4. Configure Crowd to use MS SQL Server

  1. Edit the build.properties file located in the root of the standalone release and modify the hibernate.dialect to the following
    hibernate.dialect=org.hibernate.dialect.SQLServerDialect
    
  2. Then run the ./build.sh or build.bat, this will configure crowd to use the MS SQL Server dialect.

If you do not wish to edit this file and run the build script, you can edit the jdbc.properties (which the above script modifies) directly.
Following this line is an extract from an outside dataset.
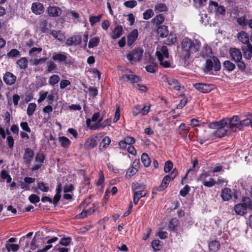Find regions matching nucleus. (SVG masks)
<instances>
[{"instance_id": "nucleus-23", "label": "nucleus", "mask_w": 252, "mask_h": 252, "mask_svg": "<svg viewBox=\"0 0 252 252\" xmlns=\"http://www.w3.org/2000/svg\"><path fill=\"white\" fill-rule=\"evenodd\" d=\"M221 197L223 201H228L232 197L231 190L228 188L222 189L221 191Z\"/></svg>"}, {"instance_id": "nucleus-13", "label": "nucleus", "mask_w": 252, "mask_h": 252, "mask_svg": "<svg viewBox=\"0 0 252 252\" xmlns=\"http://www.w3.org/2000/svg\"><path fill=\"white\" fill-rule=\"evenodd\" d=\"M229 53L232 59L235 62L242 60V53L239 49L235 48H231L229 49Z\"/></svg>"}, {"instance_id": "nucleus-21", "label": "nucleus", "mask_w": 252, "mask_h": 252, "mask_svg": "<svg viewBox=\"0 0 252 252\" xmlns=\"http://www.w3.org/2000/svg\"><path fill=\"white\" fill-rule=\"evenodd\" d=\"M123 33V27L121 25L117 26L113 31L111 37L113 39L120 37Z\"/></svg>"}, {"instance_id": "nucleus-50", "label": "nucleus", "mask_w": 252, "mask_h": 252, "mask_svg": "<svg viewBox=\"0 0 252 252\" xmlns=\"http://www.w3.org/2000/svg\"><path fill=\"white\" fill-rule=\"evenodd\" d=\"M243 205L246 206V208L251 209L252 203L251 199L249 197H244L242 200Z\"/></svg>"}, {"instance_id": "nucleus-14", "label": "nucleus", "mask_w": 252, "mask_h": 252, "mask_svg": "<svg viewBox=\"0 0 252 252\" xmlns=\"http://www.w3.org/2000/svg\"><path fill=\"white\" fill-rule=\"evenodd\" d=\"M138 36V32L137 29L132 30L127 35V44L129 46H131L136 40Z\"/></svg>"}, {"instance_id": "nucleus-22", "label": "nucleus", "mask_w": 252, "mask_h": 252, "mask_svg": "<svg viewBox=\"0 0 252 252\" xmlns=\"http://www.w3.org/2000/svg\"><path fill=\"white\" fill-rule=\"evenodd\" d=\"M166 82L168 84L170 87L176 91H180L181 86L179 83L175 79L173 78H166Z\"/></svg>"}, {"instance_id": "nucleus-4", "label": "nucleus", "mask_w": 252, "mask_h": 252, "mask_svg": "<svg viewBox=\"0 0 252 252\" xmlns=\"http://www.w3.org/2000/svg\"><path fill=\"white\" fill-rule=\"evenodd\" d=\"M143 50L141 48H137L130 51L127 55L126 58L131 63L139 61L142 56Z\"/></svg>"}, {"instance_id": "nucleus-64", "label": "nucleus", "mask_w": 252, "mask_h": 252, "mask_svg": "<svg viewBox=\"0 0 252 252\" xmlns=\"http://www.w3.org/2000/svg\"><path fill=\"white\" fill-rule=\"evenodd\" d=\"M173 164L171 161H167L165 163L164 170L165 172H169L173 168Z\"/></svg>"}, {"instance_id": "nucleus-11", "label": "nucleus", "mask_w": 252, "mask_h": 252, "mask_svg": "<svg viewBox=\"0 0 252 252\" xmlns=\"http://www.w3.org/2000/svg\"><path fill=\"white\" fill-rule=\"evenodd\" d=\"M241 49L244 57L247 60H250L252 57V44L250 42L245 46H242Z\"/></svg>"}, {"instance_id": "nucleus-43", "label": "nucleus", "mask_w": 252, "mask_h": 252, "mask_svg": "<svg viewBox=\"0 0 252 252\" xmlns=\"http://www.w3.org/2000/svg\"><path fill=\"white\" fill-rule=\"evenodd\" d=\"M5 247L8 252H9L10 251L13 252H17L19 249V246L18 245L14 244H11L8 243H6L5 244Z\"/></svg>"}, {"instance_id": "nucleus-25", "label": "nucleus", "mask_w": 252, "mask_h": 252, "mask_svg": "<svg viewBox=\"0 0 252 252\" xmlns=\"http://www.w3.org/2000/svg\"><path fill=\"white\" fill-rule=\"evenodd\" d=\"M16 63L21 69H26L28 66V61L26 57H22L17 60Z\"/></svg>"}, {"instance_id": "nucleus-36", "label": "nucleus", "mask_w": 252, "mask_h": 252, "mask_svg": "<svg viewBox=\"0 0 252 252\" xmlns=\"http://www.w3.org/2000/svg\"><path fill=\"white\" fill-rule=\"evenodd\" d=\"M220 246V243L217 241H213L209 244V250L212 252L217 251L219 249Z\"/></svg>"}, {"instance_id": "nucleus-16", "label": "nucleus", "mask_w": 252, "mask_h": 252, "mask_svg": "<svg viewBox=\"0 0 252 252\" xmlns=\"http://www.w3.org/2000/svg\"><path fill=\"white\" fill-rule=\"evenodd\" d=\"M171 181V180L170 179L169 175H166L163 177L161 184L157 188L153 189V192L155 190L156 191H161L164 190L167 187Z\"/></svg>"}, {"instance_id": "nucleus-10", "label": "nucleus", "mask_w": 252, "mask_h": 252, "mask_svg": "<svg viewBox=\"0 0 252 252\" xmlns=\"http://www.w3.org/2000/svg\"><path fill=\"white\" fill-rule=\"evenodd\" d=\"M209 6H214L215 7V12L216 15L224 16L225 14V7L222 5H219L218 3L216 1H210Z\"/></svg>"}, {"instance_id": "nucleus-31", "label": "nucleus", "mask_w": 252, "mask_h": 252, "mask_svg": "<svg viewBox=\"0 0 252 252\" xmlns=\"http://www.w3.org/2000/svg\"><path fill=\"white\" fill-rule=\"evenodd\" d=\"M42 51L41 47H33L29 51V55L31 57H36L38 56Z\"/></svg>"}, {"instance_id": "nucleus-17", "label": "nucleus", "mask_w": 252, "mask_h": 252, "mask_svg": "<svg viewBox=\"0 0 252 252\" xmlns=\"http://www.w3.org/2000/svg\"><path fill=\"white\" fill-rule=\"evenodd\" d=\"M31 9L32 12L36 15H40L44 12L43 5L40 2H33Z\"/></svg>"}, {"instance_id": "nucleus-51", "label": "nucleus", "mask_w": 252, "mask_h": 252, "mask_svg": "<svg viewBox=\"0 0 252 252\" xmlns=\"http://www.w3.org/2000/svg\"><path fill=\"white\" fill-rule=\"evenodd\" d=\"M213 60L207 59L205 63V71L207 72L211 71L213 69Z\"/></svg>"}, {"instance_id": "nucleus-2", "label": "nucleus", "mask_w": 252, "mask_h": 252, "mask_svg": "<svg viewBox=\"0 0 252 252\" xmlns=\"http://www.w3.org/2000/svg\"><path fill=\"white\" fill-rule=\"evenodd\" d=\"M52 59L53 61L63 63L65 65L70 66L74 63V60L70 56H67L66 53H54Z\"/></svg>"}, {"instance_id": "nucleus-20", "label": "nucleus", "mask_w": 252, "mask_h": 252, "mask_svg": "<svg viewBox=\"0 0 252 252\" xmlns=\"http://www.w3.org/2000/svg\"><path fill=\"white\" fill-rule=\"evenodd\" d=\"M158 58V55L163 58L167 59L169 57L168 50L166 46H163L159 48H158L156 53Z\"/></svg>"}, {"instance_id": "nucleus-59", "label": "nucleus", "mask_w": 252, "mask_h": 252, "mask_svg": "<svg viewBox=\"0 0 252 252\" xmlns=\"http://www.w3.org/2000/svg\"><path fill=\"white\" fill-rule=\"evenodd\" d=\"M158 60L159 62V63L164 67H169L170 65V63L166 60H164V58H161L159 55H158Z\"/></svg>"}, {"instance_id": "nucleus-35", "label": "nucleus", "mask_w": 252, "mask_h": 252, "mask_svg": "<svg viewBox=\"0 0 252 252\" xmlns=\"http://www.w3.org/2000/svg\"><path fill=\"white\" fill-rule=\"evenodd\" d=\"M221 126H226V122H225L224 119L218 122L211 123L209 124V126L211 128H216L217 129Z\"/></svg>"}, {"instance_id": "nucleus-61", "label": "nucleus", "mask_w": 252, "mask_h": 252, "mask_svg": "<svg viewBox=\"0 0 252 252\" xmlns=\"http://www.w3.org/2000/svg\"><path fill=\"white\" fill-rule=\"evenodd\" d=\"M150 109V104H145L142 108L141 107V114L142 116L146 115L149 112Z\"/></svg>"}, {"instance_id": "nucleus-55", "label": "nucleus", "mask_w": 252, "mask_h": 252, "mask_svg": "<svg viewBox=\"0 0 252 252\" xmlns=\"http://www.w3.org/2000/svg\"><path fill=\"white\" fill-rule=\"evenodd\" d=\"M29 200L32 203L36 204L40 201V198L37 195L32 194L29 196Z\"/></svg>"}, {"instance_id": "nucleus-3", "label": "nucleus", "mask_w": 252, "mask_h": 252, "mask_svg": "<svg viewBox=\"0 0 252 252\" xmlns=\"http://www.w3.org/2000/svg\"><path fill=\"white\" fill-rule=\"evenodd\" d=\"M226 122V126L229 125V130L235 132L237 129L240 130L242 128V124L239 117L237 116H234L231 118L224 119Z\"/></svg>"}, {"instance_id": "nucleus-52", "label": "nucleus", "mask_w": 252, "mask_h": 252, "mask_svg": "<svg viewBox=\"0 0 252 252\" xmlns=\"http://www.w3.org/2000/svg\"><path fill=\"white\" fill-rule=\"evenodd\" d=\"M212 60H213L214 62V67L215 70L216 71H219L221 67L220 63L219 60L215 56L213 57Z\"/></svg>"}, {"instance_id": "nucleus-1", "label": "nucleus", "mask_w": 252, "mask_h": 252, "mask_svg": "<svg viewBox=\"0 0 252 252\" xmlns=\"http://www.w3.org/2000/svg\"><path fill=\"white\" fill-rule=\"evenodd\" d=\"M201 44L196 39L191 40L188 37L184 38L181 44V56L185 61H187L191 54L198 52Z\"/></svg>"}, {"instance_id": "nucleus-32", "label": "nucleus", "mask_w": 252, "mask_h": 252, "mask_svg": "<svg viewBox=\"0 0 252 252\" xmlns=\"http://www.w3.org/2000/svg\"><path fill=\"white\" fill-rule=\"evenodd\" d=\"M111 140L108 136L105 137L99 144V149L104 150L110 144Z\"/></svg>"}, {"instance_id": "nucleus-29", "label": "nucleus", "mask_w": 252, "mask_h": 252, "mask_svg": "<svg viewBox=\"0 0 252 252\" xmlns=\"http://www.w3.org/2000/svg\"><path fill=\"white\" fill-rule=\"evenodd\" d=\"M223 66L228 72L232 71L236 68L235 64L229 60L223 62Z\"/></svg>"}, {"instance_id": "nucleus-41", "label": "nucleus", "mask_w": 252, "mask_h": 252, "mask_svg": "<svg viewBox=\"0 0 252 252\" xmlns=\"http://www.w3.org/2000/svg\"><path fill=\"white\" fill-rule=\"evenodd\" d=\"M103 15L100 14L98 16H90L89 17V22L92 26H94L95 23L100 21Z\"/></svg>"}, {"instance_id": "nucleus-7", "label": "nucleus", "mask_w": 252, "mask_h": 252, "mask_svg": "<svg viewBox=\"0 0 252 252\" xmlns=\"http://www.w3.org/2000/svg\"><path fill=\"white\" fill-rule=\"evenodd\" d=\"M34 157V152L33 150L30 148H27L25 149L24 154L23 156L24 162L27 165H29Z\"/></svg>"}, {"instance_id": "nucleus-24", "label": "nucleus", "mask_w": 252, "mask_h": 252, "mask_svg": "<svg viewBox=\"0 0 252 252\" xmlns=\"http://www.w3.org/2000/svg\"><path fill=\"white\" fill-rule=\"evenodd\" d=\"M247 208L242 203H239L234 206L235 213L239 215L243 216L247 213Z\"/></svg>"}, {"instance_id": "nucleus-18", "label": "nucleus", "mask_w": 252, "mask_h": 252, "mask_svg": "<svg viewBox=\"0 0 252 252\" xmlns=\"http://www.w3.org/2000/svg\"><path fill=\"white\" fill-rule=\"evenodd\" d=\"M227 126H221L214 132V135L218 137L221 138L224 137L229 133L230 131L226 129L225 127Z\"/></svg>"}, {"instance_id": "nucleus-27", "label": "nucleus", "mask_w": 252, "mask_h": 252, "mask_svg": "<svg viewBox=\"0 0 252 252\" xmlns=\"http://www.w3.org/2000/svg\"><path fill=\"white\" fill-rule=\"evenodd\" d=\"M59 141L61 146L63 148H68L71 144L70 140L64 136L59 137Z\"/></svg>"}, {"instance_id": "nucleus-40", "label": "nucleus", "mask_w": 252, "mask_h": 252, "mask_svg": "<svg viewBox=\"0 0 252 252\" xmlns=\"http://www.w3.org/2000/svg\"><path fill=\"white\" fill-rule=\"evenodd\" d=\"M60 80V78L59 75L57 74H53L51 75L49 78V84L51 86H54L57 84Z\"/></svg>"}, {"instance_id": "nucleus-19", "label": "nucleus", "mask_w": 252, "mask_h": 252, "mask_svg": "<svg viewBox=\"0 0 252 252\" xmlns=\"http://www.w3.org/2000/svg\"><path fill=\"white\" fill-rule=\"evenodd\" d=\"M237 38L240 42L244 44L250 43V37L248 34L245 31H242L239 32L237 34Z\"/></svg>"}, {"instance_id": "nucleus-53", "label": "nucleus", "mask_w": 252, "mask_h": 252, "mask_svg": "<svg viewBox=\"0 0 252 252\" xmlns=\"http://www.w3.org/2000/svg\"><path fill=\"white\" fill-rule=\"evenodd\" d=\"M137 4V3L136 0H131L125 1L124 3V5L127 8H133L136 6Z\"/></svg>"}, {"instance_id": "nucleus-38", "label": "nucleus", "mask_w": 252, "mask_h": 252, "mask_svg": "<svg viewBox=\"0 0 252 252\" xmlns=\"http://www.w3.org/2000/svg\"><path fill=\"white\" fill-rule=\"evenodd\" d=\"M141 161L145 167H149L151 164V160L146 153H143L141 155Z\"/></svg>"}, {"instance_id": "nucleus-46", "label": "nucleus", "mask_w": 252, "mask_h": 252, "mask_svg": "<svg viewBox=\"0 0 252 252\" xmlns=\"http://www.w3.org/2000/svg\"><path fill=\"white\" fill-rule=\"evenodd\" d=\"M202 183L204 186L210 188L214 186L216 184V182L213 178H210L209 181L204 180Z\"/></svg>"}, {"instance_id": "nucleus-15", "label": "nucleus", "mask_w": 252, "mask_h": 252, "mask_svg": "<svg viewBox=\"0 0 252 252\" xmlns=\"http://www.w3.org/2000/svg\"><path fill=\"white\" fill-rule=\"evenodd\" d=\"M47 12L49 16L56 17L59 16L62 12L60 8L57 6H49L47 9Z\"/></svg>"}, {"instance_id": "nucleus-39", "label": "nucleus", "mask_w": 252, "mask_h": 252, "mask_svg": "<svg viewBox=\"0 0 252 252\" xmlns=\"http://www.w3.org/2000/svg\"><path fill=\"white\" fill-rule=\"evenodd\" d=\"M178 224V220L176 218H173L169 222L168 228L170 230L175 231Z\"/></svg>"}, {"instance_id": "nucleus-49", "label": "nucleus", "mask_w": 252, "mask_h": 252, "mask_svg": "<svg viewBox=\"0 0 252 252\" xmlns=\"http://www.w3.org/2000/svg\"><path fill=\"white\" fill-rule=\"evenodd\" d=\"M152 247L155 251H159L162 248L160 241L158 240H153L152 242Z\"/></svg>"}, {"instance_id": "nucleus-45", "label": "nucleus", "mask_w": 252, "mask_h": 252, "mask_svg": "<svg viewBox=\"0 0 252 252\" xmlns=\"http://www.w3.org/2000/svg\"><path fill=\"white\" fill-rule=\"evenodd\" d=\"M164 20V16L162 14H159L153 19V21L156 25H159L162 24Z\"/></svg>"}, {"instance_id": "nucleus-12", "label": "nucleus", "mask_w": 252, "mask_h": 252, "mask_svg": "<svg viewBox=\"0 0 252 252\" xmlns=\"http://www.w3.org/2000/svg\"><path fill=\"white\" fill-rule=\"evenodd\" d=\"M82 41L81 37L80 35H73L67 39L66 44L68 46H74L79 45Z\"/></svg>"}, {"instance_id": "nucleus-58", "label": "nucleus", "mask_w": 252, "mask_h": 252, "mask_svg": "<svg viewBox=\"0 0 252 252\" xmlns=\"http://www.w3.org/2000/svg\"><path fill=\"white\" fill-rule=\"evenodd\" d=\"M71 241V238L70 237H66L61 239L59 244L64 246H67L69 245Z\"/></svg>"}, {"instance_id": "nucleus-42", "label": "nucleus", "mask_w": 252, "mask_h": 252, "mask_svg": "<svg viewBox=\"0 0 252 252\" xmlns=\"http://www.w3.org/2000/svg\"><path fill=\"white\" fill-rule=\"evenodd\" d=\"M21 55L20 52L17 49H12L7 54L8 58H17Z\"/></svg>"}, {"instance_id": "nucleus-48", "label": "nucleus", "mask_w": 252, "mask_h": 252, "mask_svg": "<svg viewBox=\"0 0 252 252\" xmlns=\"http://www.w3.org/2000/svg\"><path fill=\"white\" fill-rule=\"evenodd\" d=\"M147 71L154 73L156 72L157 70V65L156 63H152L145 67Z\"/></svg>"}, {"instance_id": "nucleus-8", "label": "nucleus", "mask_w": 252, "mask_h": 252, "mask_svg": "<svg viewBox=\"0 0 252 252\" xmlns=\"http://www.w3.org/2000/svg\"><path fill=\"white\" fill-rule=\"evenodd\" d=\"M44 158L45 156L42 153H37L34 159L36 164L31 168V170L35 171L40 169L44 163Z\"/></svg>"}, {"instance_id": "nucleus-54", "label": "nucleus", "mask_w": 252, "mask_h": 252, "mask_svg": "<svg viewBox=\"0 0 252 252\" xmlns=\"http://www.w3.org/2000/svg\"><path fill=\"white\" fill-rule=\"evenodd\" d=\"M154 14V13L152 9H148L146 10L143 14V19L145 20H148L153 17Z\"/></svg>"}, {"instance_id": "nucleus-57", "label": "nucleus", "mask_w": 252, "mask_h": 252, "mask_svg": "<svg viewBox=\"0 0 252 252\" xmlns=\"http://www.w3.org/2000/svg\"><path fill=\"white\" fill-rule=\"evenodd\" d=\"M137 171V169H136V168H134L133 167L129 168L126 173V177L127 178H130L132 176L135 174Z\"/></svg>"}, {"instance_id": "nucleus-33", "label": "nucleus", "mask_w": 252, "mask_h": 252, "mask_svg": "<svg viewBox=\"0 0 252 252\" xmlns=\"http://www.w3.org/2000/svg\"><path fill=\"white\" fill-rule=\"evenodd\" d=\"M48 22L46 20H40L39 24V28L40 30L43 33H46L48 31Z\"/></svg>"}, {"instance_id": "nucleus-5", "label": "nucleus", "mask_w": 252, "mask_h": 252, "mask_svg": "<svg viewBox=\"0 0 252 252\" xmlns=\"http://www.w3.org/2000/svg\"><path fill=\"white\" fill-rule=\"evenodd\" d=\"M105 133H100L96 135L92 136L87 139L85 143L84 147L86 150H91L94 148L97 144V140L101 136L104 135Z\"/></svg>"}, {"instance_id": "nucleus-37", "label": "nucleus", "mask_w": 252, "mask_h": 252, "mask_svg": "<svg viewBox=\"0 0 252 252\" xmlns=\"http://www.w3.org/2000/svg\"><path fill=\"white\" fill-rule=\"evenodd\" d=\"M100 39L98 37H94L91 38L88 44L89 48H93L96 47L99 43Z\"/></svg>"}, {"instance_id": "nucleus-9", "label": "nucleus", "mask_w": 252, "mask_h": 252, "mask_svg": "<svg viewBox=\"0 0 252 252\" xmlns=\"http://www.w3.org/2000/svg\"><path fill=\"white\" fill-rule=\"evenodd\" d=\"M16 79V76L10 72H6L3 76L4 82L9 86L13 85L15 83Z\"/></svg>"}, {"instance_id": "nucleus-62", "label": "nucleus", "mask_w": 252, "mask_h": 252, "mask_svg": "<svg viewBox=\"0 0 252 252\" xmlns=\"http://www.w3.org/2000/svg\"><path fill=\"white\" fill-rule=\"evenodd\" d=\"M47 60V58H34L33 60V62L32 63V65L37 66L40 64L42 63L43 62H45Z\"/></svg>"}, {"instance_id": "nucleus-6", "label": "nucleus", "mask_w": 252, "mask_h": 252, "mask_svg": "<svg viewBox=\"0 0 252 252\" xmlns=\"http://www.w3.org/2000/svg\"><path fill=\"white\" fill-rule=\"evenodd\" d=\"M194 87L202 93L210 92L213 89V86L210 84L196 83L193 85Z\"/></svg>"}, {"instance_id": "nucleus-34", "label": "nucleus", "mask_w": 252, "mask_h": 252, "mask_svg": "<svg viewBox=\"0 0 252 252\" xmlns=\"http://www.w3.org/2000/svg\"><path fill=\"white\" fill-rule=\"evenodd\" d=\"M47 71L49 73L57 69V65L53 61L50 60L46 63Z\"/></svg>"}, {"instance_id": "nucleus-47", "label": "nucleus", "mask_w": 252, "mask_h": 252, "mask_svg": "<svg viewBox=\"0 0 252 252\" xmlns=\"http://www.w3.org/2000/svg\"><path fill=\"white\" fill-rule=\"evenodd\" d=\"M94 209H93L92 210L91 209L88 210H84L81 213L77 215V218L78 219L84 218L85 217H86L88 216V215L92 214L93 213H94Z\"/></svg>"}, {"instance_id": "nucleus-60", "label": "nucleus", "mask_w": 252, "mask_h": 252, "mask_svg": "<svg viewBox=\"0 0 252 252\" xmlns=\"http://www.w3.org/2000/svg\"><path fill=\"white\" fill-rule=\"evenodd\" d=\"M190 190V187L188 185H186L184 188H183L180 191V194L183 196L185 197L189 192Z\"/></svg>"}, {"instance_id": "nucleus-28", "label": "nucleus", "mask_w": 252, "mask_h": 252, "mask_svg": "<svg viewBox=\"0 0 252 252\" xmlns=\"http://www.w3.org/2000/svg\"><path fill=\"white\" fill-rule=\"evenodd\" d=\"M166 37V38L164 40V43L168 45H171L173 44H174L177 40L176 36L174 34H168V35Z\"/></svg>"}, {"instance_id": "nucleus-44", "label": "nucleus", "mask_w": 252, "mask_h": 252, "mask_svg": "<svg viewBox=\"0 0 252 252\" xmlns=\"http://www.w3.org/2000/svg\"><path fill=\"white\" fill-rule=\"evenodd\" d=\"M36 105L34 103H30L28 106L27 113L29 116H32L34 112Z\"/></svg>"}, {"instance_id": "nucleus-30", "label": "nucleus", "mask_w": 252, "mask_h": 252, "mask_svg": "<svg viewBox=\"0 0 252 252\" xmlns=\"http://www.w3.org/2000/svg\"><path fill=\"white\" fill-rule=\"evenodd\" d=\"M51 34L55 39L60 41H63L65 37L63 34L60 31L52 30Z\"/></svg>"}, {"instance_id": "nucleus-56", "label": "nucleus", "mask_w": 252, "mask_h": 252, "mask_svg": "<svg viewBox=\"0 0 252 252\" xmlns=\"http://www.w3.org/2000/svg\"><path fill=\"white\" fill-rule=\"evenodd\" d=\"M38 188L39 189L43 192H47L49 190V187L47 184L41 182L37 184Z\"/></svg>"}, {"instance_id": "nucleus-63", "label": "nucleus", "mask_w": 252, "mask_h": 252, "mask_svg": "<svg viewBox=\"0 0 252 252\" xmlns=\"http://www.w3.org/2000/svg\"><path fill=\"white\" fill-rule=\"evenodd\" d=\"M155 9L159 12H164L167 10L166 5L163 3H159L155 6Z\"/></svg>"}, {"instance_id": "nucleus-26", "label": "nucleus", "mask_w": 252, "mask_h": 252, "mask_svg": "<svg viewBox=\"0 0 252 252\" xmlns=\"http://www.w3.org/2000/svg\"><path fill=\"white\" fill-rule=\"evenodd\" d=\"M158 34L161 37L167 36L168 34V30L167 26H160L157 28Z\"/></svg>"}]
</instances>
The jdbc.properties file is located here: crowd-webapp\WEB-INF\classes\jdbc.properties; modify the file to the following:

# - Crowd Configuration Options

hibernate.connection.datasource=java\:comp/env/jdbc/CrowdDS
hibernate.dialect=org.hibernate.dialect.SQLServerDialect
hibernate.transaction.factory_class=org.hibernate.transaction.JDBCTransactionFactory

...

Next Steps

You should now have an application server configured to connect to a database, and Crowd configured to use the correct database. Now start up Crowd and watch the logs for any errors.